# Start of Given information
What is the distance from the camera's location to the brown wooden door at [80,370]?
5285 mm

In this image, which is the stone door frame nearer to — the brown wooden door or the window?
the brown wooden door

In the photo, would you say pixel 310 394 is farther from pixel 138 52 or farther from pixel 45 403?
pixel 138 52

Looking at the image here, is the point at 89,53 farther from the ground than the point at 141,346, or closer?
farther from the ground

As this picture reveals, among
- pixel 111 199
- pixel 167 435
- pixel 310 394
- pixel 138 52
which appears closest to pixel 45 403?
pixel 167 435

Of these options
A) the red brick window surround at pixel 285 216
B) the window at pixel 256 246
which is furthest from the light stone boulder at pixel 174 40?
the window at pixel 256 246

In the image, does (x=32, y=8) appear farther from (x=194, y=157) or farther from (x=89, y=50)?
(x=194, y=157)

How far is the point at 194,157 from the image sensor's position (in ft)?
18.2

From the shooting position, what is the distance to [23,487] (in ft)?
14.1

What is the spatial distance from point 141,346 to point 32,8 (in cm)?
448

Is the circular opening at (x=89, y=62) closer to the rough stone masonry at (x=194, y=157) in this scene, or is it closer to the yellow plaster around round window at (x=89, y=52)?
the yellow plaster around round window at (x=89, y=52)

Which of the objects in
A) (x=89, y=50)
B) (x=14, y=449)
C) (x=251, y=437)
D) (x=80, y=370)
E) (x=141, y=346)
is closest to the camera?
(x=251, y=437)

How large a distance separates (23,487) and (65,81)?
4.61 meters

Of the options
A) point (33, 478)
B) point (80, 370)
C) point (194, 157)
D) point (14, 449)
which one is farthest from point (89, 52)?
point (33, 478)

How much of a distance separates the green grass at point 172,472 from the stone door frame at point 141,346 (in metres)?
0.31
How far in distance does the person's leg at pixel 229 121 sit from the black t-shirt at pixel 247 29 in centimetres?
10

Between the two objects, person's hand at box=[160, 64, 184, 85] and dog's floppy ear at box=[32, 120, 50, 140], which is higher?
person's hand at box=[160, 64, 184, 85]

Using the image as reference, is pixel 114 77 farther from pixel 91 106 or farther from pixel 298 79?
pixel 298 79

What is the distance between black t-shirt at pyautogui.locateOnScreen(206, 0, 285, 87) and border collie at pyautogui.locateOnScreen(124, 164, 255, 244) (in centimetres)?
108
# End of Given information
Convert the rows above into a JSON list of strings, one string per line, skipping blank lines.

[
  "What is the distance from the camera's location to the brown wooden door at [80,370]?",
  "5285 mm",
  "In this image, which is the stone door frame nearer to — the brown wooden door or the window?",
  "the brown wooden door",
  "In the photo, would you say pixel 310 394 is farther from pixel 138 52 or farther from pixel 45 403?",
  "pixel 138 52",
  "Looking at the image here, is the point at 89,53 farther from the ground than the point at 141,346, or closer?",
  "farther from the ground",
  "As this picture reveals, among",
  "- pixel 111 199",
  "- pixel 167 435",
  "- pixel 310 394",
  "- pixel 138 52",
  "which appears closest to pixel 45 403?",
  "pixel 167 435",
  "Of these options",
  "A) the red brick window surround at pixel 285 216",
  "B) the window at pixel 256 246",
  "which is furthest from the light stone boulder at pixel 174 40?",
  "the window at pixel 256 246",
  "In the image, does (x=32, y=8) appear farther from (x=194, y=157) or farther from (x=89, y=50)?",
  "(x=194, y=157)",
  "How far is the point at 194,157 from the image sensor's position (in ft)?",
  "18.2",
  "From the shooting position, what is the distance to [23,487] (in ft)?",
  "14.1",
  "What is the spatial distance from point 141,346 to point 32,8 (in cm)?",
  "448",
  "Is the circular opening at (x=89, y=62) closer to the rough stone masonry at (x=194, y=157) in this scene, or is it closer to the yellow plaster around round window at (x=89, y=52)?",
  "the yellow plaster around round window at (x=89, y=52)",
  "Which of the objects in",
  "A) (x=89, y=50)",
  "B) (x=14, y=449)",
  "C) (x=251, y=437)",
  "D) (x=80, y=370)",
  "E) (x=141, y=346)",
  "is closest to the camera?",
  "(x=251, y=437)",
  "How large a distance separates (23,487) and (65,81)?",
  "4.61 meters",
  "Of the options",
  "A) point (33, 478)",
  "B) point (80, 370)",
  "C) point (194, 157)",
  "D) point (14, 449)",
  "which one is farthest from point (89, 52)?",
  "point (33, 478)",
  "How much of a distance separates the green grass at point 172,472 from the stone door frame at point 141,346 (in metres)?",
  "0.31",
  "How far in distance does the person's leg at pixel 229 121 sit from the black t-shirt at pixel 247 29 in centimetres?",
  "10",
  "Between the two objects, person's hand at box=[160, 64, 184, 85] and dog's floppy ear at box=[32, 120, 50, 140], which is higher?",
  "person's hand at box=[160, 64, 184, 85]",
  "Using the image as reference, is pixel 114 77 farther from pixel 91 106 or farther from pixel 298 79?",
  "pixel 298 79",
  "What is the distance between black t-shirt at pyautogui.locateOnScreen(206, 0, 285, 87) and border collie at pyautogui.locateOnScreen(124, 164, 255, 244) (in centimetres)?",
  "108"
]